À un certain point, le piano en question a même été bloqué d’accès au public, démontrant une tendance inquiétante des autorités britanniques à s’écraser face à des pressions étrangères ou des accusations d’insensibilité culturelles.
Cet évènement met en relief beaucoup de phénomènes sociaux actuels. D’abord, il s’agit d’un effet Streisand évident, c’est-à-dire une situation où, en cherchant à empêcher la publication d’une image ou d’une vidéo, on attire parfois beaucoup plus d’attention sur l’image ou la vidéo en question. Brendan Kavanagh le souligne bien en disant que cet homme voulait l’empêcher de le filmer, or il se retrouve désormais une « star de YouTube ».

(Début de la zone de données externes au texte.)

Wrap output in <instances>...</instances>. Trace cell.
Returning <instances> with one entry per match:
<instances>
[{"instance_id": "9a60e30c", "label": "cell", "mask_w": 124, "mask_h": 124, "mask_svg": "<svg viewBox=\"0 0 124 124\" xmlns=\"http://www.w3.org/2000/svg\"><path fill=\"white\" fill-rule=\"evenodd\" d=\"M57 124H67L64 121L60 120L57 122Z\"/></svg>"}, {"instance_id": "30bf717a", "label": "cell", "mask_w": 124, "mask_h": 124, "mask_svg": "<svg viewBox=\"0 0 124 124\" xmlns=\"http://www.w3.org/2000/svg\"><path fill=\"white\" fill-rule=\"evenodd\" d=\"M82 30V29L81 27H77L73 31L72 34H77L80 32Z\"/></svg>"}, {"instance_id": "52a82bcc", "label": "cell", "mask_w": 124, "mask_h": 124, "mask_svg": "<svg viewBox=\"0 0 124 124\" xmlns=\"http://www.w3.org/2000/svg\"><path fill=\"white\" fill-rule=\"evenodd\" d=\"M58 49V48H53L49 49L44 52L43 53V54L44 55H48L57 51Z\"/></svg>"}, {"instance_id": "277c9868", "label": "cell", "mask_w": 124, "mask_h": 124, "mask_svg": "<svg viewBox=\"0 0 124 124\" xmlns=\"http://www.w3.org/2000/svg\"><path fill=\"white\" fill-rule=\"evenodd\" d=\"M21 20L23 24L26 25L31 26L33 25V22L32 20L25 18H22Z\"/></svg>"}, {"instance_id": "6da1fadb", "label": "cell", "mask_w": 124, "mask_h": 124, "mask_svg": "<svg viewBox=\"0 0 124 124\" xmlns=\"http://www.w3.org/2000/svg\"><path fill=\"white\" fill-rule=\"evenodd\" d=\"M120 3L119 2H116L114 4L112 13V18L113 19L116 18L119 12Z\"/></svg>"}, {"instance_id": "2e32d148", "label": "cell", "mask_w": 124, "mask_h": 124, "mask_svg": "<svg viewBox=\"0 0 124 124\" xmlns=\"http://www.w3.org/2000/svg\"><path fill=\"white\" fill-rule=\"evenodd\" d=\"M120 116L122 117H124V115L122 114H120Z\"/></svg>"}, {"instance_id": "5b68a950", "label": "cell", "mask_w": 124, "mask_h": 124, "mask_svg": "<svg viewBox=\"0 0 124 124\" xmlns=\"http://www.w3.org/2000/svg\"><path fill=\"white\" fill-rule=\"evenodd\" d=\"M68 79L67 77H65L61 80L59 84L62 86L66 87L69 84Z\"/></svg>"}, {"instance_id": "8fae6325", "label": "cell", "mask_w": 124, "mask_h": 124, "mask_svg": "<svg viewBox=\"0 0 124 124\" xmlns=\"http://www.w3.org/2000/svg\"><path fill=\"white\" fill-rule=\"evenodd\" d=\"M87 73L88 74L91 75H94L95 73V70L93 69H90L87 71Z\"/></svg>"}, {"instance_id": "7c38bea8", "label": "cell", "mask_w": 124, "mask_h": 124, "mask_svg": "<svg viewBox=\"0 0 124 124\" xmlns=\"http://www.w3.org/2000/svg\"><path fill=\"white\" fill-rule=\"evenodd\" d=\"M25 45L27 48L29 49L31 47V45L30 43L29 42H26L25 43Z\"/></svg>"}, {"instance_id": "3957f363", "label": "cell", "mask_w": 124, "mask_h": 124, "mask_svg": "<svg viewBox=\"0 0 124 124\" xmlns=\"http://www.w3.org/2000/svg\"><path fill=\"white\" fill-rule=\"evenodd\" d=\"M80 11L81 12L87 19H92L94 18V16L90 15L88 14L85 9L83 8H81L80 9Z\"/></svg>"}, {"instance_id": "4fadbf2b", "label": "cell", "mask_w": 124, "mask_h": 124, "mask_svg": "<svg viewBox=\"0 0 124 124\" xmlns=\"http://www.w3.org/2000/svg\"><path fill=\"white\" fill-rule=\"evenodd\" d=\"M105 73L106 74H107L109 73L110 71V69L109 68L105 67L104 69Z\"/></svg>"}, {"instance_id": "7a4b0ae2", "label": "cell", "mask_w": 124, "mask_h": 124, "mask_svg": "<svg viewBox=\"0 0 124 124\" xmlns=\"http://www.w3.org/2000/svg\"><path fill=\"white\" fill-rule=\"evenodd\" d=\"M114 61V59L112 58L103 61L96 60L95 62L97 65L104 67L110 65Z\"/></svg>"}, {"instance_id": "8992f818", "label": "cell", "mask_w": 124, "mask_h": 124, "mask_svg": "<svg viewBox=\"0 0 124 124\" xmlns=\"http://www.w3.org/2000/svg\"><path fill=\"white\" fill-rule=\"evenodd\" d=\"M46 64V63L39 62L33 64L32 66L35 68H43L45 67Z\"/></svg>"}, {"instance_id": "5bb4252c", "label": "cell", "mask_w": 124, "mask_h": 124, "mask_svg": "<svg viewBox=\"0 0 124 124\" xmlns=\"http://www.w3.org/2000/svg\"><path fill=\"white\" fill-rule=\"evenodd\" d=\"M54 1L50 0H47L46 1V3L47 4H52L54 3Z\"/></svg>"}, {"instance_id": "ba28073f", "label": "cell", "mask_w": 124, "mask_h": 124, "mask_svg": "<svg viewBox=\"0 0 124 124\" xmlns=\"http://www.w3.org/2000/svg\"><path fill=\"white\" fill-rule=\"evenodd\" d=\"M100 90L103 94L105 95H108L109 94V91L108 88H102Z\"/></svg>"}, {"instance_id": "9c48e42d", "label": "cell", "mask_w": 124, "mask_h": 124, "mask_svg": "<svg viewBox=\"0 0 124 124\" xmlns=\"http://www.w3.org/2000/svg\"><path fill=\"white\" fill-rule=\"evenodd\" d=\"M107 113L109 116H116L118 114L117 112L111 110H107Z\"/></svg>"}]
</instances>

Aussi, les arguments utilisés par les ressortissants chinois et la réaction des autorités britanniques démontrent bien une tendance malicieuse et grandissante de la Chine à utiliser l’obsession du politiquement correct en occident pour tenter de manipuler les occidentaux et l’opinion public. C’est d’ailleurs un point qui est soulevé par Eric Kaufmann, un professeur de science politique canadien enseignant à l’Université de Londres, qui était invité sur le plateau The Indepedent Republic of Mike Graham en même temps que Kavanagh. Selon lui, la Chine utilise des arguments semblables lorsqu’elle accuse le Canada de génocide autochtone à la moindre critique de son traitement des Ouïghours.
Quoi qu’il en soit, ce choquant épisode s’est transformé en une mobilisation massive et des manifestations de solidarité partout dans le monde. Les peuples libres du monde déclarent vouloir se tenir les coudes face à ces manifestations d’autoritarisme étranger sur leurs terres, et ça fait du bien à voir!